Your task
Repeat the face detection passage below word for word, from "Other works approach" up to and including "state-of-the-art detection accuracy.".

Part-based model offers an alternative solution [810]. These detectors are flexible and robust to both pose variation and partial occlusion, since they can reliably detect the faces based on some confident part detections. However, these methods always require the target face to be large and clear, which is essential to reliably model the parts.

Other works approach to this issue by using more sophisticated invariant features other than Haar wavelets, e.g., HOG [8], SIFT [9], multiple channel features [11], and high-level CNN features [12]. Besides these model-based methods, Shen et al. [13] proposed to use an exemplar-based method to detect faces by image retrieval, which achieved state-of-the-art detection accuracy.

It has been shown in recent years that a face detector trained end-to-end using DNN can significantly outperforms previous methods [10, 14]. However, to effectively handle the different variations, especially pose variations, it often requires a DNN with lots of parameters, inducing high computational cost. To address the conflicting challenge, Li et al. [15] proposed a cascade DNN architecture at multiple resolutions. It quickly rejects the background regions in the low resolution stages, and carefully evaluates the challenging candidates in the high resolution stage.

However, the set of DNNs in Li et al. [15] are trained sequentially, instead of end-to-end, which may not be desirable. In contrast, we propose a new cascade Convolutional Neural Network that is trained end-to-end. The first stage is a multi-task Region Proposal Network (RPN), which simultaneously proposes candidate face regions along with associated facial landmarks. Inspired by Chen et al. [16], we jointly conduct face detection and face alignment, since face alignment is helpful to distinguish faces/non-faces patterns.

[Dataset excerpt]
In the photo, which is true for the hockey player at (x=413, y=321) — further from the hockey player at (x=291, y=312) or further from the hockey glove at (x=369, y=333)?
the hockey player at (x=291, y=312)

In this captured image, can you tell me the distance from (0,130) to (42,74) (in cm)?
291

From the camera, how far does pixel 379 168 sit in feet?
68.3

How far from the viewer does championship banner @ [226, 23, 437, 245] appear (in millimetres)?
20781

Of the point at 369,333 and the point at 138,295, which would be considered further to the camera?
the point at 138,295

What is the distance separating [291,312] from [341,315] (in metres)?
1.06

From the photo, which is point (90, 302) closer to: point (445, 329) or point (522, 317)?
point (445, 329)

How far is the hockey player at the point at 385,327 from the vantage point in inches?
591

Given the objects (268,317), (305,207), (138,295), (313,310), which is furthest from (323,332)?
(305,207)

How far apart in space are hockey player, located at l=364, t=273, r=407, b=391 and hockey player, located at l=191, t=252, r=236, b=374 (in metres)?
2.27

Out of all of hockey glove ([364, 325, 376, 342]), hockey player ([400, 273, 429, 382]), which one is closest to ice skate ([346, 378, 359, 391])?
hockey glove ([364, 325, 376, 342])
---
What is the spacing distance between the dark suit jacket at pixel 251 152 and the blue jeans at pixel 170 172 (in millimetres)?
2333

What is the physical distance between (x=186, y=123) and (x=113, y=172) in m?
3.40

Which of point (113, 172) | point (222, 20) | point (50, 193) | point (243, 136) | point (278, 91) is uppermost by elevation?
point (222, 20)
==
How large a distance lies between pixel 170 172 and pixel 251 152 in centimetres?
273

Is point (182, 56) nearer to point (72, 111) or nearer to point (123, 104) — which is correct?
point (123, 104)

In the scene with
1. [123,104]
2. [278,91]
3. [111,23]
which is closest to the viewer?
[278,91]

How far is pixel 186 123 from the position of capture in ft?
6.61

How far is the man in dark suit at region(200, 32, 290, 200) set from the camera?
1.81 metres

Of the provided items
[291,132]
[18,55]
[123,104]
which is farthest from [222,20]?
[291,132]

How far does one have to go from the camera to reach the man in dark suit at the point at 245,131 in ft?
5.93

Problem solution
Other works approach to this issue by using more sophisticated invariant features other than Haar wavelets, e.g., HOG [8], SIFT [9], multiple channel features [11], and high-level CNN features [12]. Besides these model-based methods, Shen et al. [13] proposed to use an exemplar-based method to detect faces by image retrieval, which achieved state-of-the-art detection accuracy.